This book is in Open Review. I want your feedback to make the book better for you and other readers. To add your annotation, select some text and then click the on the pop-up menu. To see the annotations of others, click the button in the upper right hand corner of the page

## 11.1 OLS estimation

In order to show how the estimation of multiple linear regression is done, we need to present it in a more compact form. In order to do that we will introduce the following vectors: $$$\mathbf{x}'_j = \begin{pmatrix}1 & x_{1,j} & \dots & x_{k-1,j} \end{pmatrix}, \boldsymbol{\beta} = \begin{pmatrix}\beta_0 \\ \beta_{1} \\ \vdots \\ \beta_{k-1} \end{pmatrix} , \tag{11.4}$$$ where $$'$$ symbol is the transposition. This can then be substituted in (11.1) to get: $$$y_j = \mathbf{x}'_j \boldsymbol{\beta} + \epsilon_j . \tag{11.5}$$$ But this is not over yet, we can make it even more compact, if we pack all those values with index $$t$$ in vectors and matrices: $$$\mathbf{X} = \begin{pmatrix} \mathbf{x}'_1 \\ \mathbf{x}'_2 \\ \vdots \\ \mathbf{x}'_n \end{pmatrix} = \begin{pmatrix} 1 & x_{1,1} & \dots & x_{k-1,1} \\ 1 & x_{1,2} & \dots & x_{k-1,2} \\ \vdots \\ 1 & x_{1,n} & \dots & x_{k-1,n} \end{pmatrix}, \mathbf{y} = \begin{pmatrix} y_1 \\ y_2 \\ \vdots \\ y_n \end{pmatrix}, \boldsymbol{\epsilon} = \begin{pmatrix} \epsilon_1 \\ \epsilon_2 \\ \vdots \\ \epsilon_n \end{pmatrix} , \tag{11.6}$$$ where $$T$$ is the sample size. This leads to the following compact form of multiple linear regression: $$$\mathbf{y} = \mathbf{X} \boldsymbol{\beta} + \boldsymbol{\epsilon} . \tag{11.7}$$$ Now that we have this compact form of multiple linear regression, we can estimate it using linear algebra.
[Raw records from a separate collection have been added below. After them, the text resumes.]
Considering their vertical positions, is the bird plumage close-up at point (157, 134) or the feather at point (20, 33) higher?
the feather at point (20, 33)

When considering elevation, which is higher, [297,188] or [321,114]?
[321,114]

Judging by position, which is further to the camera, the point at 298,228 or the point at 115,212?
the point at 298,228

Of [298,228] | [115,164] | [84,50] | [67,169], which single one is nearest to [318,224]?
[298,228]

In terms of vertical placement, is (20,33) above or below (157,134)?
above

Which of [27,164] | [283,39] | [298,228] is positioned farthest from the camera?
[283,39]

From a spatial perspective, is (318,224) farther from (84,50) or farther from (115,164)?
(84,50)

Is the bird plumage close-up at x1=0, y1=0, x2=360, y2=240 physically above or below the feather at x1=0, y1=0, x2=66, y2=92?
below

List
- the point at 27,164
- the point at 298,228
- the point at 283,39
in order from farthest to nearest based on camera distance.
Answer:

Many statistical textbooks explain how the following result is obtained (this involves taking derivative of SSE (10.4) with respect to $$\boldsymbol{\beta}$$ and equating it to zero): $$$\hat{\boldsymbol{\beta}} = \mathbf{b} = \left(\mathbf{X}' \mathbf{X}\right)^{-1} \mathbf{X}' \mathbf{y} . \tag{11.8}$$$ The formula (11.8) is used in all the statistical software, including lm() function from stats package for R. Here is an example with the same mtcars dataset:

mtcarsModel01 <- lm(mpg~cyl+disp+hp++drat+wt+qsec+gear+carb, mtcars)

The simplest plot that we can produce from this model is fitted values vs actuals, plotting $$\hat{y}_j$$ on x-axis and $$y_j$$ on the y-axis:

plot(fitted(mtcarsModel01),actuals(mtcarsModel01))

The same plot is produced via plot() method if we use alm() function from greybox instead:

mtcarsModel02 <- alm(mpg~cyl+disp+hp++drat+wt+qsec+gear+carb, mtcars, loss="MSE")
plot(mtcarsModel02,1)

We use loss="MSE" in this case, to make sure that the model is estimated via OLS. We will discuss the default estimation method in alm(), likelihood, in Section 16.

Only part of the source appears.